Your divisional system should give you all the professional "in-service" help & advice required with regard your situation - if they aren't - start making waves, it is their job.

Secondly, before you read my comments further I'm neither medically qualified to advise, have no first hand aircrew experience and am not an apologist for the service. I'm a former CPOMEM(M) - 22 yrs & a Careers Adviser -11 years, not a woo.

Thirdly, just playing Devil's Advocate and hopefully helping give a few pointers along the way with regard satisfying the obvious questions a board or appeal may throw-up:

Sickness Aside - why has it taken 5 years to still not achieve trained Aircrew status?

Will the employability board be able use your service history against the probability of your achieving your stated goal, despite sickness?
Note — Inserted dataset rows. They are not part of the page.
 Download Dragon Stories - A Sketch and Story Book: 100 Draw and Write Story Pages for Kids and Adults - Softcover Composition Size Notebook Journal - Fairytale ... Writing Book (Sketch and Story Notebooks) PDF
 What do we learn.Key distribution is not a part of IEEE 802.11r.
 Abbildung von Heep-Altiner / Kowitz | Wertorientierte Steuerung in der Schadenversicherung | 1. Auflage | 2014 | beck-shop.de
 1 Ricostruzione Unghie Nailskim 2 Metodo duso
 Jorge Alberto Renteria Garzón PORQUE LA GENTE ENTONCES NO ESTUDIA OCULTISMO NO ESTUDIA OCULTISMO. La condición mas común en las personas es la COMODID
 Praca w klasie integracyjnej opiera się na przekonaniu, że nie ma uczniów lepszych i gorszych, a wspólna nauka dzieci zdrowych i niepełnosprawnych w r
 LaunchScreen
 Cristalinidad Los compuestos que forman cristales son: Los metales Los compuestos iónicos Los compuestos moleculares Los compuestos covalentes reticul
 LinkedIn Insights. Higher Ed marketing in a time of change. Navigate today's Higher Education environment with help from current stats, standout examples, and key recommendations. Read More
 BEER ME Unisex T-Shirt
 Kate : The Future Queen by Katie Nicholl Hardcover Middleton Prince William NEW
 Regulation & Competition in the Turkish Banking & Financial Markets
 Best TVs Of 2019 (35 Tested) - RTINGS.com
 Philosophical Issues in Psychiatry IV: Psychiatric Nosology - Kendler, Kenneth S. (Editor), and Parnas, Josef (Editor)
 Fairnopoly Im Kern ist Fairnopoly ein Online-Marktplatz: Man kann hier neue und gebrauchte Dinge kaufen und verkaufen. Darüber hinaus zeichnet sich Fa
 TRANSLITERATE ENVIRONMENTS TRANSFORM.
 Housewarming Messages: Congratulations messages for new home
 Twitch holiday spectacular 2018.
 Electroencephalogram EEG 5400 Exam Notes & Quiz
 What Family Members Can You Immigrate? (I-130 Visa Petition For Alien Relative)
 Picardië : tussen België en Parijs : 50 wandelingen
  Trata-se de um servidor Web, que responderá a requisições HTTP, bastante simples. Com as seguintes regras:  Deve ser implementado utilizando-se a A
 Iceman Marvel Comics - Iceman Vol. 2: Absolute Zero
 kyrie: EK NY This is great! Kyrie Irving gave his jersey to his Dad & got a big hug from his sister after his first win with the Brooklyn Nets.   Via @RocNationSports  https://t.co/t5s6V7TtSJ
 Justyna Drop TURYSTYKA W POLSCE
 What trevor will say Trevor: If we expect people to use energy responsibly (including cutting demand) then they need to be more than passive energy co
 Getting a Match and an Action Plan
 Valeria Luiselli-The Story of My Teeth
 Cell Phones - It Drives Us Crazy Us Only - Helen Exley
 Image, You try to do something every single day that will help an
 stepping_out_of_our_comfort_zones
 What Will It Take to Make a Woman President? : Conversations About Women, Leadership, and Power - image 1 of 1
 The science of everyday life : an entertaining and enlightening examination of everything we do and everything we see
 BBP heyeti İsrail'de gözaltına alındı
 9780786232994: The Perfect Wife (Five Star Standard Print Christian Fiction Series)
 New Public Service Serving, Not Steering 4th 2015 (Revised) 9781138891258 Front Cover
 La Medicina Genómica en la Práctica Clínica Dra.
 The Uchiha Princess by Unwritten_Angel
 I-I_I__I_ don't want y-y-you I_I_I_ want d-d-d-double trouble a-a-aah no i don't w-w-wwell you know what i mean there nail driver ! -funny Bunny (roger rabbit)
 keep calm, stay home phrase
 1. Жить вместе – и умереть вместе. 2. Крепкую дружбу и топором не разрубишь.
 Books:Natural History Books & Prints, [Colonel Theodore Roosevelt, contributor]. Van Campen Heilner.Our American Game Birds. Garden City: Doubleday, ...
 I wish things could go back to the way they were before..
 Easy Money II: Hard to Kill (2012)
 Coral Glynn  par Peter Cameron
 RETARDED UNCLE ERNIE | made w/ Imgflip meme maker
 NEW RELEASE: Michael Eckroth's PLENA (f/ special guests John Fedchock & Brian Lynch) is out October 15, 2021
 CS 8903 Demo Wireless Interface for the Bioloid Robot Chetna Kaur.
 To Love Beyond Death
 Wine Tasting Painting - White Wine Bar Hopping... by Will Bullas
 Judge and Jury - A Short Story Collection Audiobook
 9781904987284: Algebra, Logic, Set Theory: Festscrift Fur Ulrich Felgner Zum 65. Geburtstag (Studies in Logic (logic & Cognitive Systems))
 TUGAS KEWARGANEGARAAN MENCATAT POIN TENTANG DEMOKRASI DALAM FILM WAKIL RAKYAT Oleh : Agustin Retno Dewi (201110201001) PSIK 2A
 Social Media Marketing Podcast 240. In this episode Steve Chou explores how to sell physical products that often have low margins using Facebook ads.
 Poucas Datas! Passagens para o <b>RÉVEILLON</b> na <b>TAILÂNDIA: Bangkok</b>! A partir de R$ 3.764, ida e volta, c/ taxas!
Do you have any undeclared medical history of asthma with you civilian GP - or was it purely a result of not being given the correct treatment at the correct time? Can you produce a lifelong record from your civilian GP which indicates no asthma history?

Can you produce copies of the medical notes of both your course mate and yourself to demonstrate you both had exactly the same condition?

Do you have any case studies of currently serving Pilots who continued to serve after being diagnosed with an asthma severe enough to warrant the issue of a steroidal inhaler?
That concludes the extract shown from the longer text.